A New Organized Media: Glycerol:N,N-Dimethylformamide Mixtures/AOT/n-Heptane Reversed Micelles. The Effect of Confinement on Preferential Solvation

Abstract

In this work we investigate the behavior of the glycerol (GY):N,N-dimethylformamide (DMF) mixture in homogeneous and sodium 1,4-bis(2-ethylhexyl)sulfosuccinate (AOT)/n-heptane reversed micelles (RMs) media. To achieve this goal we have used the solvatochromic behavior of 1-methyl-8-oxyquinolinium betaine (QB) as an absorption probe, and dynamic light scattering (DLS). QB shows strong preferential solvation when it is dissolved in the GY:DMF mixture, and, as QB is a good hydrogen bond acceptor molecular probe, it is preferentially solvated by the GY-DMF hydrogen-bonded (H-bonded) species. On the other hand, when the GY:DMF mixture was investigated in AOT RMs, the results show that the mixture is encapsulated in the polar core of the AOT RMs.
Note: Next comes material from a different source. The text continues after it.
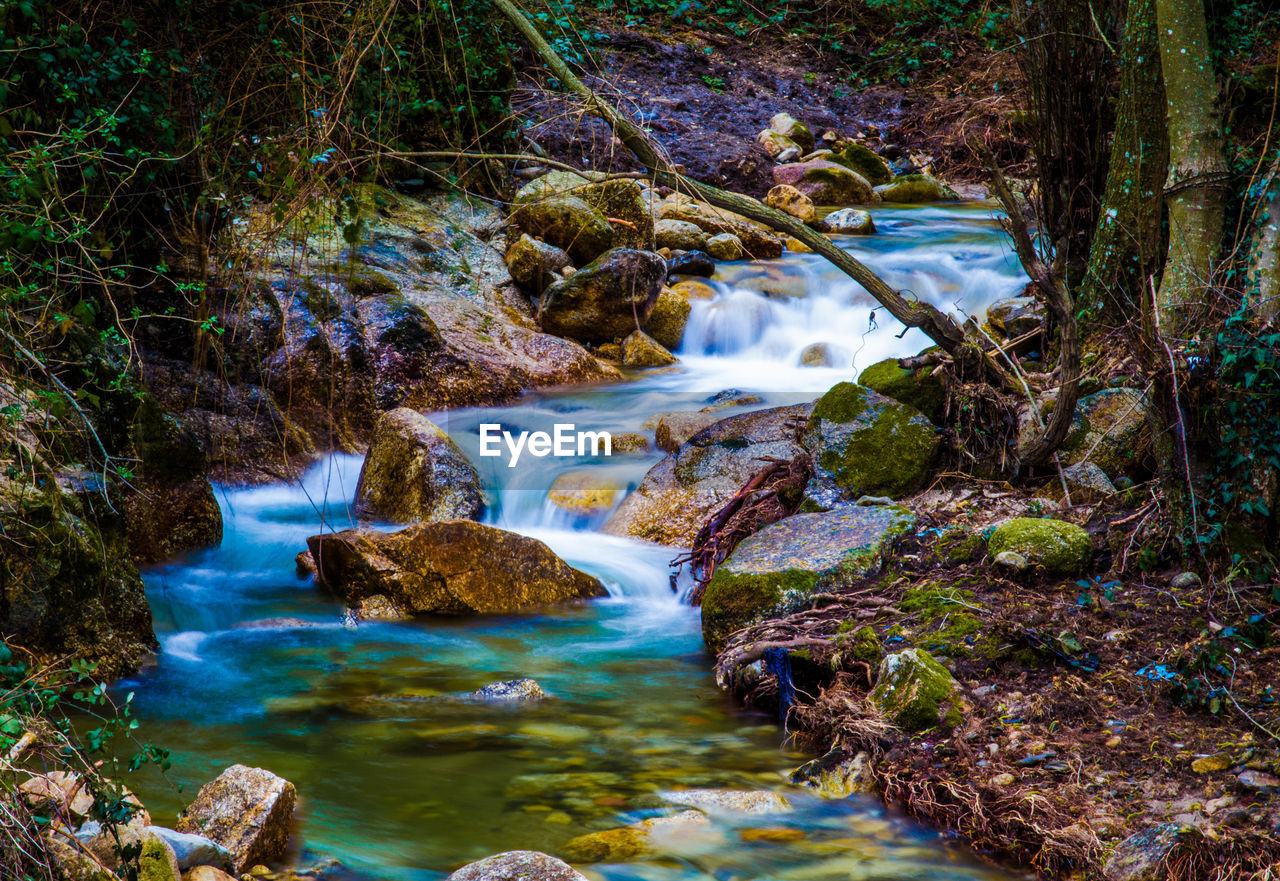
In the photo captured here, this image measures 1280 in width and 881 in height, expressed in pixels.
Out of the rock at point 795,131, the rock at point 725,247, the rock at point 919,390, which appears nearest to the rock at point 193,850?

DLS confirms the formation of the GY:DMF/AOT/n-heptane RMs since an increase in the W(s)=([GY]+[DMF])/[AOT] values causes an increment in the RMs droplets sizes. The solvatochromic behavior of QB, which resides at the AOT RMs interface, shows that QB is mostly solvated by GY molecules, especially at low W(s) values. Thus, it seems that upon encapsulation inside the polar core of the AOT RMs, the GY-DMF interaction diminishes due to the strong AOT-GY interaction. (1)H NMR chemical shifts of GY and DMF measured in the different AOT RMs investigated shows that GY and DMF behave practically as noninteracting solvents inside the RMs.